Gesundheitspolitische Diskussionen zur Patientenversorgung
Im länderübergreifenden Austausch über aktuelle Standards und neue Entwicklungen in der Neurorehabilitation trat der hohe Stellenwert der Neurorehabilitation für die Patientenversorgung hervor, der weit über die Neurologie hinausgeht, gleichzeitig aber in der Bedeutung für das deutsche Gesundheitswesen und die Krankenhauslandschaft häufig unterschätzt wird. Einrichtungen der neurologisch-neurochirurgischen Frührehabilitation übernehmen jedes Jahr Tausende von Intensivpatienten ud -patientinnen zur Weiterversorgung, viele noch mit künstlicher Beatmung, und tragen in einem hohen Maß zur Funktionsfähigkeit der Intensivstationen unter bestehenden Rahmenbedingungen bei. Vor diesem Hintergrund wurde diskutiert, dass die Pläne der Krankenhausreform die Hälfte der Standorte und damit ein bewährtes Versorgungssegment potenziell gefährden, was letztlich sogar einen Kollaps der Intensivversorgung bewirken könnte, da Intensivpatientinnen und -patienten dann nicht mehr verlegt werden könnten.

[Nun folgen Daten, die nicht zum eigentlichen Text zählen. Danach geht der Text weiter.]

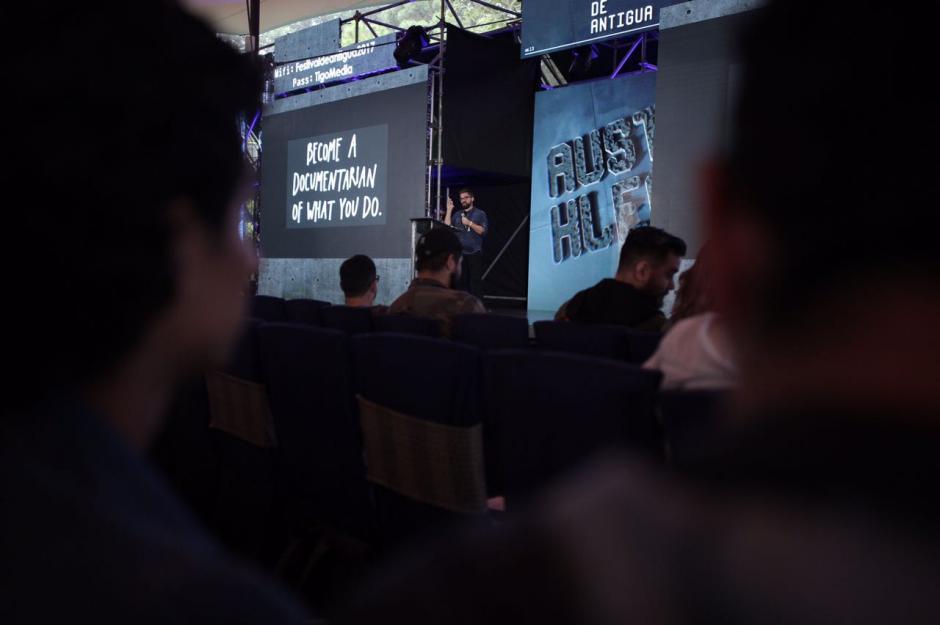 Austin Kleon compartió su visión sobre la era digital. (Foto: George Rojas/Soy502)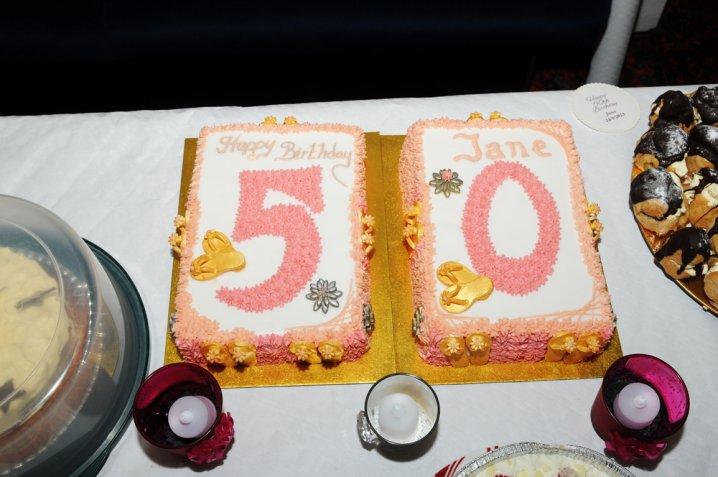 Torte di compleanno per i 50 anni, 5 decorazioni in pasta di zucchero da  fare subito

Konzept der MZEB für ambulante Langzeitbetreuung
Viele Diskussionen zeigten, wie sehr die Neurorehabilitation, die klinisch und auch konzeptionell zunehmend in die ambulante Nachsorge hineinwirkt, an Bedeutung gewinnt. In den letzten Jahren hat die DGNR inhaltlich dazu beigetragen, zusammen mit therapeutischen Berufsgruppen Standards für eine evidenzbasierte therapeutische Versorgung zu definieren, die nicht nur für den Rehabilitationsprozess gelten. So kann mit dem Konzept der Medizinischen Zentren für Menschen mit Behinderung (MZEB) die Expertise der Neurorehabilitation auch ambulant für Betroffene verfügbar gemacht werden – eine evidenzbasierte therapeutische Versorgung nicht nur im Rehabilitationsprozess, sondern auch als wichtiger Baustein der ambulanten Langzeitbetreuung von Neuroreha-Patientinnen und -Patienten in der ambulanten Nachsorge. Doch die Umsetzung wird dadurch erschwert, dass die Krankenkassen den Beantragungsprozess oft lange verzögern und die MZEBs nicht auskömmlich finanzieren. Dies geschieht, obwohl es sich beim Ausbau und der Stärkung der MZEB um ein von der Bundesregierung unterstütztes strategisches Vorhaben handelt.
Ausblick: Jahreskongress 2024 in Düsseldorf
Die spannenden Diskussionen können fortgesetzt werden bei der 10. Gemeinsamen Jahrestagung der Deutschen Gesellschaft für Neurorehabilitation (DGNR) e. V. und der Deutschen Gesellschaft für Neurotraumatologie und Klinische Neurorehabilitation (DGNKN) e. V., die vom 28.–30. November 2024 in Düsseldorf stattfindet.